When I began planning to create a web comic, one of the early style decisions I had to address was whether or not I wanted to do a black and white “classical newspaper” look or whether I wanted to go to full color. My background and love of animated cartoons helped me to lean toward full on color. In cartoon making, color is an integral component used for setting the mood, so to just do a black and white comic strip seemed, to me, to be very limiting. The trade off being a significant amount of additional work in producing each strip, which is no trivial matter when working on a tight schedule and with frequent deadlines. But I felt that colorful mood setting panels would be a huge plus for my storytelling. An important creative note is that if your comic strip idea is more of a random gag per strip and not a mixture of humor and story, then you might not find setting a visual mood to be that significant.
Bug Pudding is a satire and an adventure. Early on as I began to introduce the characters and the world of Tuberville Georgia, I wanted to present a very colorful and “fantasy-like” rural atmosphere.

• [Material provided]:
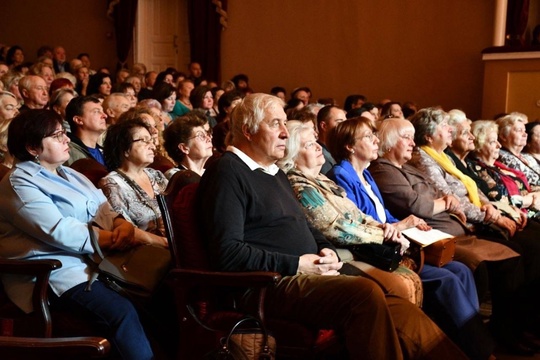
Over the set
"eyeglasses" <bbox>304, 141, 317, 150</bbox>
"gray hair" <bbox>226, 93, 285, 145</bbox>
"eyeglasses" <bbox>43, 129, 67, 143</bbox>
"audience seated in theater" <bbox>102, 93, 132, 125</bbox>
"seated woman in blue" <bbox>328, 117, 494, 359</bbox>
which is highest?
"gray hair" <bbox>226, 93, 285, 145</bbox>

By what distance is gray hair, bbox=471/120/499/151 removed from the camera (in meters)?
4.88

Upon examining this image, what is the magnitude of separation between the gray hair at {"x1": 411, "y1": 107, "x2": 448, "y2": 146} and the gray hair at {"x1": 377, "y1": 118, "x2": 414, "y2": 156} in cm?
46

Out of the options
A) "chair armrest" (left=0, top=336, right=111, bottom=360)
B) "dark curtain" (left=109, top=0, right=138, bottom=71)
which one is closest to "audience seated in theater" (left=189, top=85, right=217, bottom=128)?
"chair armrest" (left=0, top=336, right=111, bottom=360)

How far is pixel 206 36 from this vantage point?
38.3 ft

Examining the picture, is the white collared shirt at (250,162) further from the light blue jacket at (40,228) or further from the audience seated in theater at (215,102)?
the audience seated in theater at (215,102)

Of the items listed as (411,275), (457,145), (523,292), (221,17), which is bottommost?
(523,292)

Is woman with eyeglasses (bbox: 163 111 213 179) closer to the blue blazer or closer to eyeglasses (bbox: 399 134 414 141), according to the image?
the blue blazer

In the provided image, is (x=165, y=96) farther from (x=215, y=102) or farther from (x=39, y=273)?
(x=39, y=273)

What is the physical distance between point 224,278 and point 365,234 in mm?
858

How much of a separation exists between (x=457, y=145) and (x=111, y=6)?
8.78 meters

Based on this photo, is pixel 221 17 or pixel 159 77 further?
pixel 221 17

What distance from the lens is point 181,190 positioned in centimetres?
269

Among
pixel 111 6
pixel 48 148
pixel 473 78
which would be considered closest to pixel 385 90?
pixel 473 78

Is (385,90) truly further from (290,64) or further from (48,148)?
(48,148)
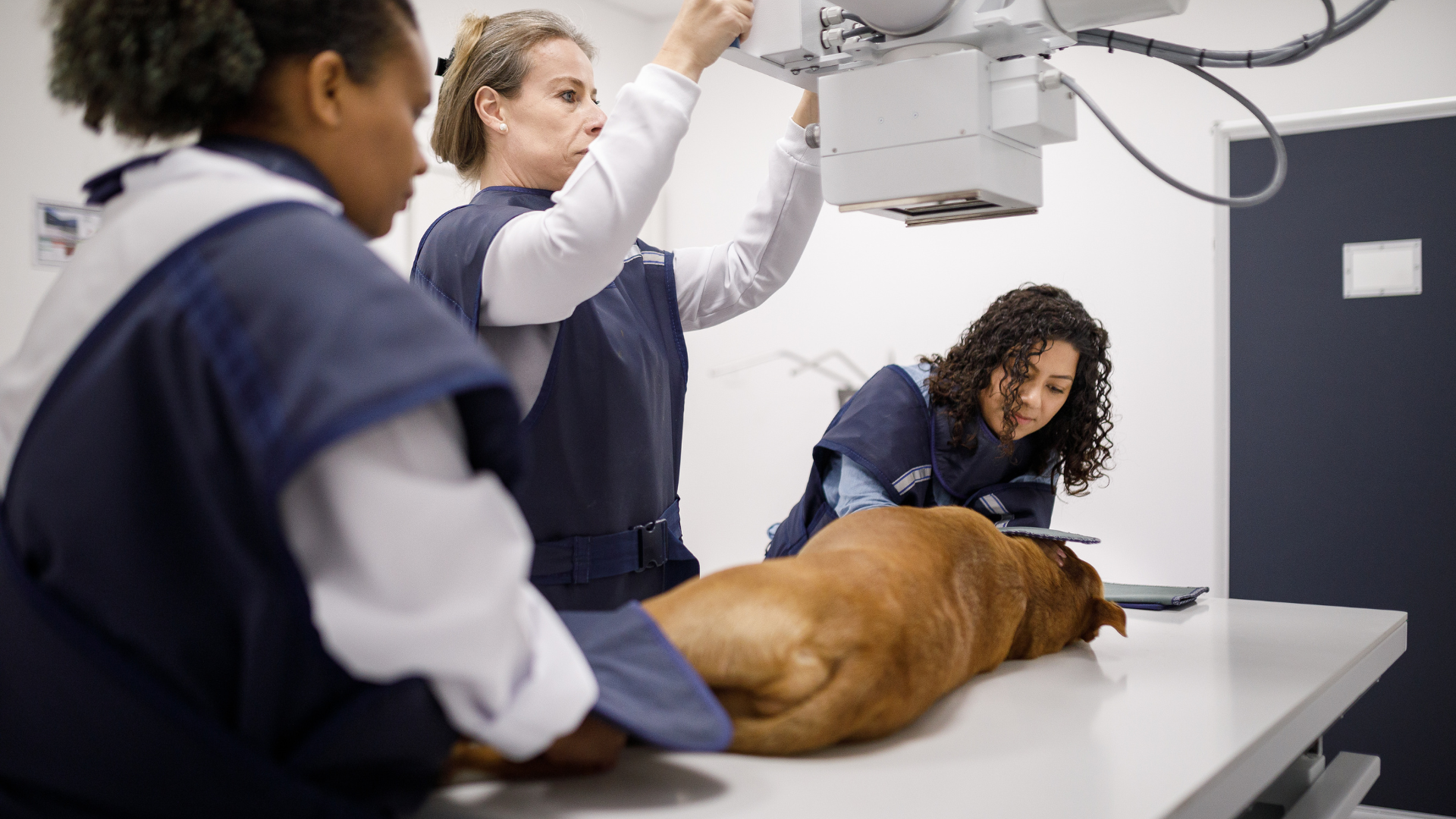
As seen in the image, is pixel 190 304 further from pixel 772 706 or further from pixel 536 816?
pixel 772 706

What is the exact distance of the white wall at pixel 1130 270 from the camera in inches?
136

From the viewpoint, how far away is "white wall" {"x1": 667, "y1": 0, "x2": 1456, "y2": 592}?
344 cm

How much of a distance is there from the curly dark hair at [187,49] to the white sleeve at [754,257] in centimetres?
99

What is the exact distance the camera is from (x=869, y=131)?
1231mm

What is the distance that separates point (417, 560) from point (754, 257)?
47.4 inches

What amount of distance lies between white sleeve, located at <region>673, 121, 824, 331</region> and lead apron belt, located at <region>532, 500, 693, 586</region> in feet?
1.27

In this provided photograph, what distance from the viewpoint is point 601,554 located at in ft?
4.63

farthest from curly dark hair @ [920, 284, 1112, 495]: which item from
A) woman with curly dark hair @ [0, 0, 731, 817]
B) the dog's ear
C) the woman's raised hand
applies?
woman with curly dark hair @ [0, 0, 731, 817]

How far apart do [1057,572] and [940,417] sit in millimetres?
603

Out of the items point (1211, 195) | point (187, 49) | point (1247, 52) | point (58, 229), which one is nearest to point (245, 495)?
point (187, 49)

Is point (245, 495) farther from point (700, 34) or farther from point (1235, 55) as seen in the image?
point (1235, 55)

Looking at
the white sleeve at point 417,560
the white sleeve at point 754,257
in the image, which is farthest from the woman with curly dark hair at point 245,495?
the white sleeve at point 754,257

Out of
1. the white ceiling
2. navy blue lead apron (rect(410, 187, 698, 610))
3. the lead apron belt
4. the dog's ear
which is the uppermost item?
the white ceiling

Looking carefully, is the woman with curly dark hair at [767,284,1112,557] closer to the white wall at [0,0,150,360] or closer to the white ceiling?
the white wall at [0,0,150,360]
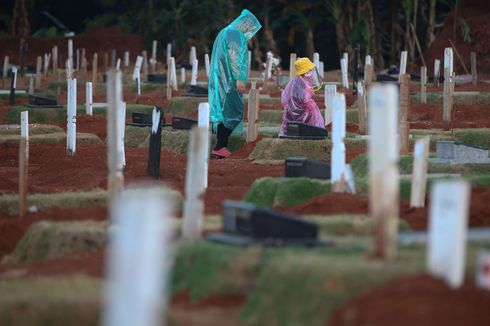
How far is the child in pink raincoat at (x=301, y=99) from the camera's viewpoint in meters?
23.1

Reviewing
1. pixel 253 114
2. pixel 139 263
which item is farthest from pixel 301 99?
pixel 139 263

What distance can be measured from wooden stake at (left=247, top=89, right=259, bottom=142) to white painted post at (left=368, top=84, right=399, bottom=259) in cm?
1270

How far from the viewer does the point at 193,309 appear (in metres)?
10.8

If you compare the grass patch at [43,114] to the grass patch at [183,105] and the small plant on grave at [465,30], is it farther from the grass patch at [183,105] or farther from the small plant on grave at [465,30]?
the small plant on grave at [465,30]

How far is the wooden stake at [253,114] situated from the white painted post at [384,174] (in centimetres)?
1270

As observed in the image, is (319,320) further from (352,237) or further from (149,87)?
(149,87)

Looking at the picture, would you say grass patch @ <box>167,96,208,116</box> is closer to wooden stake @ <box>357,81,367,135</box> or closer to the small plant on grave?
wooden stake @ <box>357,81,367,135</box>

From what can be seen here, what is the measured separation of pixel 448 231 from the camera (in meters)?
10.1

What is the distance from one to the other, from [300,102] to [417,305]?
13.6 m

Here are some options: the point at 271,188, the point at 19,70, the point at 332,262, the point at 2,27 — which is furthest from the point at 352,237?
the point at 2,27

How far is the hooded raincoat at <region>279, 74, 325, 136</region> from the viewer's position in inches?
912

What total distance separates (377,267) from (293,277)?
0.55 m

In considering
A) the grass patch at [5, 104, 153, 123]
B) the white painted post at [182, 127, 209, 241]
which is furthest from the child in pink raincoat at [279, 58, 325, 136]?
the white painted post at [182, 127, 209, 241]

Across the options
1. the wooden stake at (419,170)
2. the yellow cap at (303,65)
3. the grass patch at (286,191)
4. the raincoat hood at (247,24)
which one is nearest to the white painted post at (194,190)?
the wooden stake at (419,170)
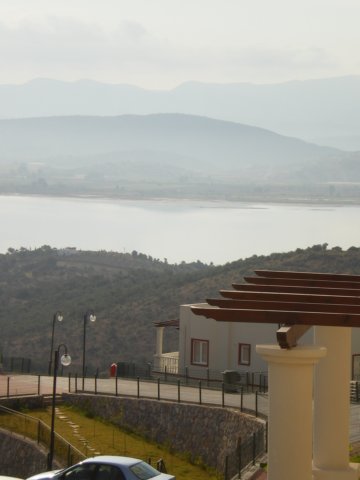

• [What to do]:
From the text on choosing color for a web comic, list every proper name that appears.

• [Exercise output]:
Bug Pudding, Tuberville, Georgia